» **Exercise prompt**
From the first line to the last, repeat the data exactly and drop the pictures.

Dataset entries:

------------

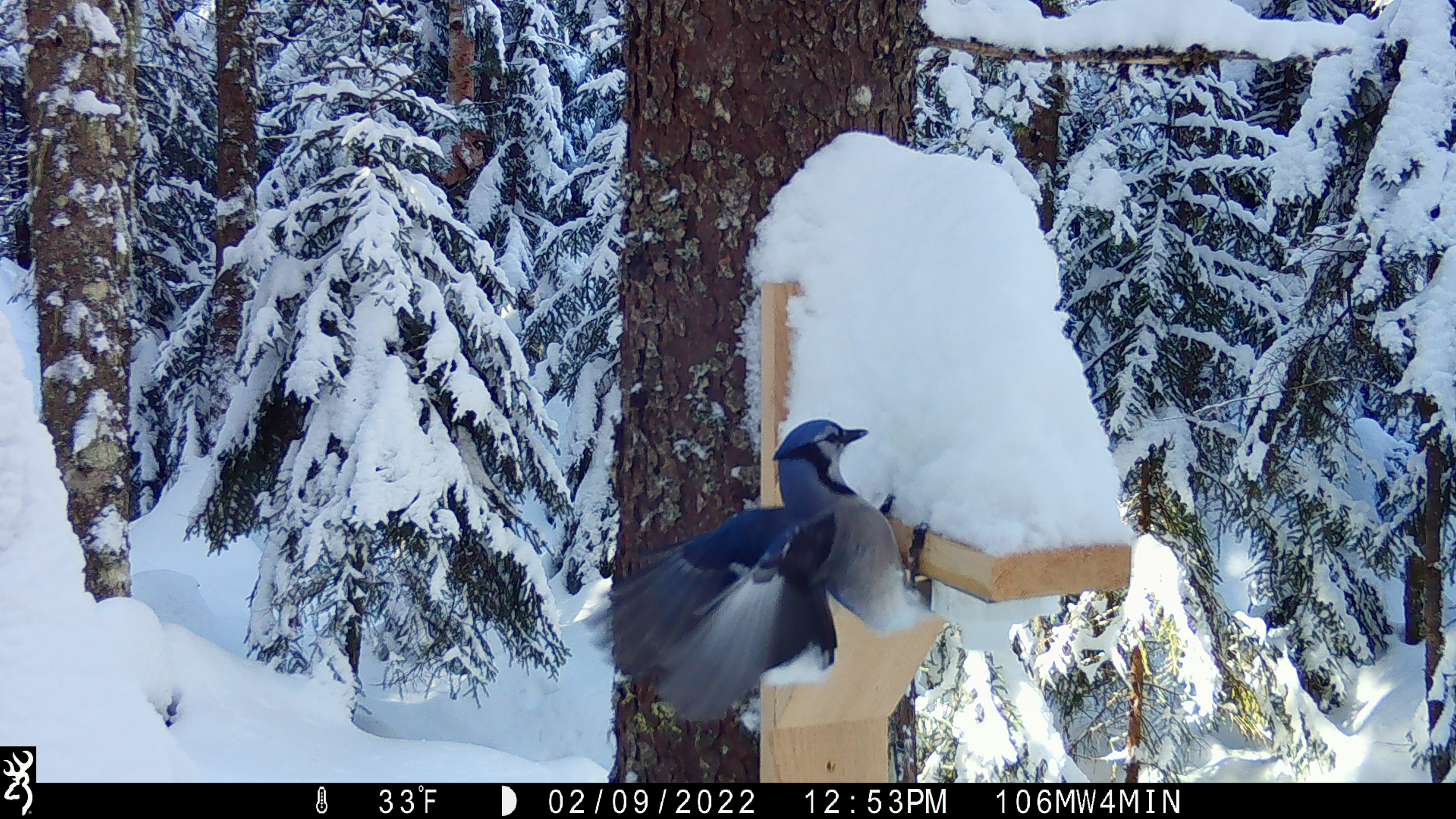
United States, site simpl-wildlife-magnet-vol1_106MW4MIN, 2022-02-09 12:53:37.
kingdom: Animalia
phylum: Chordata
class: Aves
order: Passeriformes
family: Corvidae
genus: Cyanocitta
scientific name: Cyanocitta cristata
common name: blue jay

------------

» **Task output**
United States, site simpl-wildlife-magnet-vol1_106MW4MIN, 2022-02-09 12:53:37.
kingdom: Animalia
phylum: Chordata
class: Aves
order: Passeriformes
family: Corvidae
genus: Cyanocitta
scientific name: Cyanocitta cristata
common name: blue jay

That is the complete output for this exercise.